* begin Quoted passage *
Chat Noir in THAT moment of "Revolution"
May I say with every inch of my heart: fucking THANK YOU Adrien for speaking up to give the governmental and systemically oppressed civilans who think themselves the helpless victims of a normal but highly corrupted, extremely dangerous and selfish person in their mayor’s position an actual VOICE.
And he even did it in probably the savest and most orderly way as well, which ensured that Chloé can neither use the citizens’ reaction against the people themselves nor dismiss it overall because every other approach but EXACTLY what Adrien did here would have resulted in some variation of a chaotic sea of voices and opinions contradicting and clashing each other in various degrees of intensity, favoritism, audibility and spoken CONTENT, in an environment where people could have then freely spoken against and FOR Chloè too.
Ladybug and Chat Noir showing up in a political situation like THIS to get the people on their side to rise up against the corrupted mayor by taking full control of the whole situation should have been an almost IMPOSSIBLE feat to accomplish this quickly and smoothly in execution because a political scenario like this is a literal MINEFIELD as we saw at the end of the last episode. One wrong word and everything could have ended up in total madness that would have either taken a serious amout of time and effort to get back under control or outright through FORCE (or both)
But Adrien was just out here and did it in 5 seconds FLAT.
Thank you Adrien for taking the massive value of your status as Chat Noir into your own hands and acting as the politically most competent and most effective fucker in this entire mess of a situation (besides Lila but that’s a given) as Chloè’s true foil in this entire episode.
* end Quoted passage *
Tasks and exercises:
1) Write out the fan post about Chat Noir between "And he even" and "FOR Chloè too.", inclusive.
2) Pick up the fan post about Chat Noir after its final sentence and keep writing it.
The records that follow have nothing to do with the fan post about Chat Noir.
* begin Given entries *
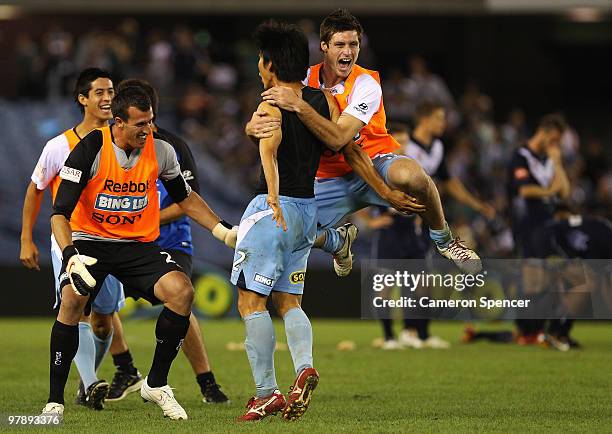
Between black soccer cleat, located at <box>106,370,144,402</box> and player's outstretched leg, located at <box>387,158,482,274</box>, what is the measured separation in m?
2.59

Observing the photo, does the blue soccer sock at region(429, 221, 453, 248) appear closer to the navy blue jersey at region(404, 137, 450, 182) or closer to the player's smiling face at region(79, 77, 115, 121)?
the player's smiling face at region(79, 77, 115, 121)

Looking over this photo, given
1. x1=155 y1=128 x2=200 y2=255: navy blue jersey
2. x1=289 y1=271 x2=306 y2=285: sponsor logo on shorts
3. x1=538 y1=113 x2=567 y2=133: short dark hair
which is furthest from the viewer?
x1=538 y1=113 x2=567 y2=133: short dark hair

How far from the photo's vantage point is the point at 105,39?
21.7 m

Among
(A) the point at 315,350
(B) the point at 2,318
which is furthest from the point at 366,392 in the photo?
(B) the point at 2,318

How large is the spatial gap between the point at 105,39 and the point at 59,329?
14.7m

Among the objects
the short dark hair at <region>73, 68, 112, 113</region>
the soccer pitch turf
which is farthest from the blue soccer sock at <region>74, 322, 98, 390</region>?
the short dark hair at <region>73, 68, 112, 113</region>

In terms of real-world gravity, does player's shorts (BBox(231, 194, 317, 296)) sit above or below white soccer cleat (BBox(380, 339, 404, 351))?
above

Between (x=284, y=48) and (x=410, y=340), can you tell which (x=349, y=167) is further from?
(x=410, y=340)

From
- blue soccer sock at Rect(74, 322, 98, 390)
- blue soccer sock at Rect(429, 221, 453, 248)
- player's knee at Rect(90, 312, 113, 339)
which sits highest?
blue soccer sock at Rect(429, 221, 453, 248)

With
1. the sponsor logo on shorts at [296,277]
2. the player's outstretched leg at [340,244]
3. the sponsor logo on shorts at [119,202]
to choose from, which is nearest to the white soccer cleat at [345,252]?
the player's outstretched leg at [340,244]

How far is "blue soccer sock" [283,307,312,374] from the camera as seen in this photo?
740 cm

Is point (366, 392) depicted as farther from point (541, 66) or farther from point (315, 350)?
point (541, 66)

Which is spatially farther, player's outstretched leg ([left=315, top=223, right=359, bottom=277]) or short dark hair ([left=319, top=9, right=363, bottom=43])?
player's outstretched leg ([left=315, top=223, right=359, bottom=277])

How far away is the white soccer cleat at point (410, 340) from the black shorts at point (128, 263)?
20.1ft
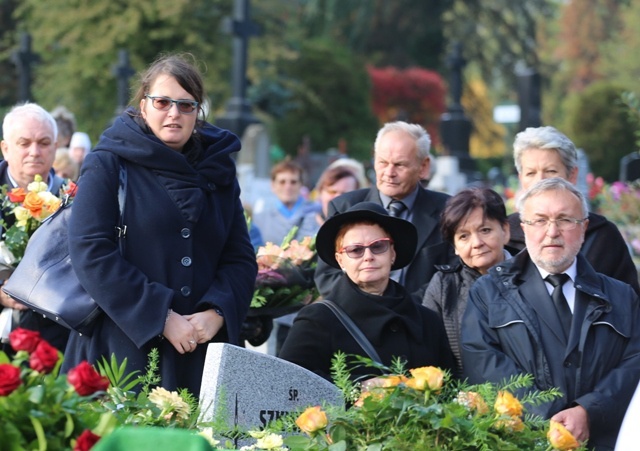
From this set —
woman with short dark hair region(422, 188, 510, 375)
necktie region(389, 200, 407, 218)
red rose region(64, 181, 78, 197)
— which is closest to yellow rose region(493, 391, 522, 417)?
woman with short dark hair region(422, 188, 510, 375)

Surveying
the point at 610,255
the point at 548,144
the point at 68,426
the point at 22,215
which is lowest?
the point at 68,426

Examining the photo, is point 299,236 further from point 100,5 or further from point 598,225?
point 100,5

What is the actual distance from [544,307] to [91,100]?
27037 mm

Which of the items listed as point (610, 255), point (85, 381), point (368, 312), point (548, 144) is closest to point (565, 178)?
point (548, 144)

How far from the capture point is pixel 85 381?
2971 millimetres

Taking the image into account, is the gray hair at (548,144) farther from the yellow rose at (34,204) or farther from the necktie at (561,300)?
the yellow rose at (34,204)

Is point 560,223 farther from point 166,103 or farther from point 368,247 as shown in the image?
point 166,103

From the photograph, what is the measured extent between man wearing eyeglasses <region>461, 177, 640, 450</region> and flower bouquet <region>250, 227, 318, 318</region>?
5.60 feet

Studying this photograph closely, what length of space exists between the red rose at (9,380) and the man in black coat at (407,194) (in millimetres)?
3485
* end Given entries *
Answers for this exercise:
1)
And he even did it in probably the savest and most orderly way as well, which ensured that Chloé can neither use the citizens’ reaction against the people themselves nor dismiss it overall because every other approach but EXACTLY what Adrien did here would have resulted in some variation of a chaotic sea of voices and opinions contradicting and clashing each other in various degrees of intensity, favoritism, audibility and spoken CONTENT, in an environment where people could have then freely spoken against and FOR Chloè too.

2)
You know I would never use the word “perfect” to describe Adrien as a person but I’ve gotta be honest, the way so many massive delicate factors of how to approach not only a political conflict but a full on governmental escalation like this - were a whole sea of angered people have to be lead to speak as a unit - were immediately NAILED with this ONE perfectly timed and worded sentence and this ONE striking hand gesture was pretty fucking close to perfection. Ladybug and Mayor Chloé were having a hero-villain akuma pissing contest of moralities and Chat Noir just pulled all of that back into harsh reality with one swift action to actually give the power back to the people. Let’s fucking GO!
That was the most effective, competent, responsible and situation-appropriate (and that in corrupted POLITICS) leadership action being taken in the entire episode and it was done in 5 seconds flat by Chat Noir who eagerly wanted to intervene since right the beginning of the episode. No wasting time holding a speech, no unnecessary hero smack talk, no showmanship and no personal verbal morality battles. Just using his status to act as a leader for the civilian people so they can join him to act as one strong unit no matter their age, voice volume, body height, strength etc, 👏it 👏did👏 not👏 matter. 👏
(only people without arms would have been excluded, if you really wanna nit-pick)
He did everything so fucking RIGHT in that moment. Through providing them with a clear-cut language and morality standpoint from his part - without making it about himself-, an easy and situation-specific & very fast, universal and practical but also very impactful way to communicate their game-changing opinion for this ONE specific point he names very forthright and that calls the problem right out on it’s core, so Chloè and the people who support her have no wiggle room to shut it down or dismiss it through pocking holes by claiming people could have misinterpreted what he meant.
5 fucking seconds. PLEASE make it entire episodes!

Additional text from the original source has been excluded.